-- BEGIN Text section --

All of lore.kernel.org
 help / color / mirror / Atom feed
From: Al Viro <viro@zeniv.linux.org.uk>
To: Linus Torvalds <torvalds@linux-foundation.org>
Cc: linux-fsdevel <linux-fsdevel@vger.kernel.org>,
	Linux Kernel Mailing List <linux-kernel@vger.kernel.org>,
	David Sterba <dsterba@suse.com>,
	Miklos Szeredi <miklos@szeredi.hu>,
	Anton Altaparmakov <anton@tuxera.com>,
	David Howells <dhowells@redhat.com>,
	Matthew Wilcox <willy@infradead.org>,
	Pavel Begunkov <asml.silence@gmail.com>
Subject: Re: [RFC][PATCHSET] iov_iter work
Date: Sun, 6 Jun 2021 23:29:59 +0000	[thread overview]
Message-ID: <YL1ad7+I30xnCto8@zeniv-ca.linux.org.uk> (raw)
In-Reply-To: <CAHk-=wj6ZiTgqbeCPtzP+5tgHjur6Amag66YWub_2DkGpP9h-Q@mail.gmail.com>

On Sun, Jun 06, 2021 at 03:05:49PM -0700, Linus Torvalds wrote:

> The end result certainly looks cleaner than before, although I can't
> say that it's pretty. It's still haitry and grotty, but at least
> _some_ of the hairiness has been removed (yay for
> _copy_from_iter_full() being *much* simpler now, and
> iterate_all_kinds() being gone).

-- END Text section --
-- BEGIN Provided data --

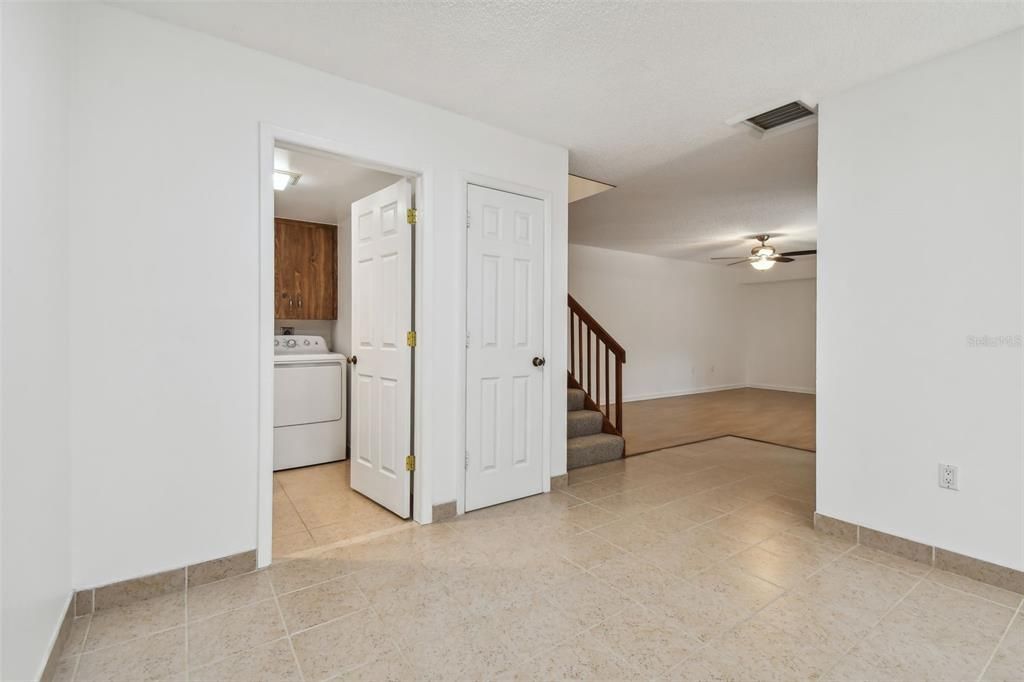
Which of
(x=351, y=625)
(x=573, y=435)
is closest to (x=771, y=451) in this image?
(x=573, y=435)

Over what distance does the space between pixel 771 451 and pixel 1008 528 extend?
103 inches

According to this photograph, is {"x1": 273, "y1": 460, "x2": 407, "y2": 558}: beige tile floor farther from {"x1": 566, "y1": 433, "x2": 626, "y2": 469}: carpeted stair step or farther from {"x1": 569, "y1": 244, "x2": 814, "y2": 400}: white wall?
{"x1": 569, "y1": 244, "x2": 814, "y2": 400}: white wall

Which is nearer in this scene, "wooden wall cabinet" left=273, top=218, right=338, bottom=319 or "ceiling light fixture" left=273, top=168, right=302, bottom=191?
"ceiling light fixture" left=273, top=168, right=302, bottom=191

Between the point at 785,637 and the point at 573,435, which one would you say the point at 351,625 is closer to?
the point at 785,637

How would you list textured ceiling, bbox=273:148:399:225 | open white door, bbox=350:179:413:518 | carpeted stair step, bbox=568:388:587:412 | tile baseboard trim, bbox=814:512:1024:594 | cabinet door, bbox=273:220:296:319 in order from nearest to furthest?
1. tile baseboard trim, bbox=814:512:1024:594
2. open white door, bbox=350:179:413:518
3. textured ceiling, bbox=273:148:399:225
4. cabinet door, bbox=273:220:296:319
5. carpeted stair step, bbox=568:388:587:412

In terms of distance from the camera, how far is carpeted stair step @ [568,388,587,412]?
486cm

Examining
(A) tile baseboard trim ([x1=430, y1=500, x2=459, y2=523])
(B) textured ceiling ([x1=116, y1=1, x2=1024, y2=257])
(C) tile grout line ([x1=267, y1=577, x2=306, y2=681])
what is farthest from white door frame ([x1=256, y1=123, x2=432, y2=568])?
(A) tile baseboard trim ([x1=430, y1=500, x2=459, y2=523])

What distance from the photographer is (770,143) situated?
3.49 meters

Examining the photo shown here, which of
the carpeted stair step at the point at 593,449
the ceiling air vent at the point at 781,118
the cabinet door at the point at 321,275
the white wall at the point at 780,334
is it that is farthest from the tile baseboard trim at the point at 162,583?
the white wall at the point at 780,334

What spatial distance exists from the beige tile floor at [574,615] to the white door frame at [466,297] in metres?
0.55

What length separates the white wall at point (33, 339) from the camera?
1.33 m

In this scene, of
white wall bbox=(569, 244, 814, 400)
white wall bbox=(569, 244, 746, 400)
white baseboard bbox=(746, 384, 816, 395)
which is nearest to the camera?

-- END Provided data --

> _Task requirements_
1 - Check each statement against the iov_iter message and answer yes or no, quoting the exact words of the message that decide it.
(a) The message is from Al Viro and addressed to Linus Torvalds.
(b) Linus Torvalds says _copy_from_iter_full() has become much more complex.
(c) Linus Torvalds says iterate_all_kinds() is still present.
2 - In the entries, take everything from the line containing "What spatial distance" up to and including the last line of the entries. Give it as a JSON list of strings with one string per line, leaving out blank lines.

> _Answers per task_
1 -
(a) Yes: "From: Al Viro <viro@zeniv.linux.org.uk>" and "To: Linus Torvalds <torvalds@linux-foundation.org>"
(b) No: "_copy_from_iter_full() being *much* simpler now"
(c) No: "iterate_all_kinds() being gone"

2 -
[
  "What spatial distance exists from the beige tile floor at [574,615] to the white door frame at [466,297] in metres?",
  "0.55",
  "What length separates the white wall at point (33, 339) from the camera?",
  "1.33 m",
  "In this scene, of",
  "white wall bbox=(569, 244, 814, 400)",
  "white wall bbox=(569, 244, 746, 400)",
  "white baseboard bbox=(746, 384, 816, 395)",
  "which is nearest to the camera?"
]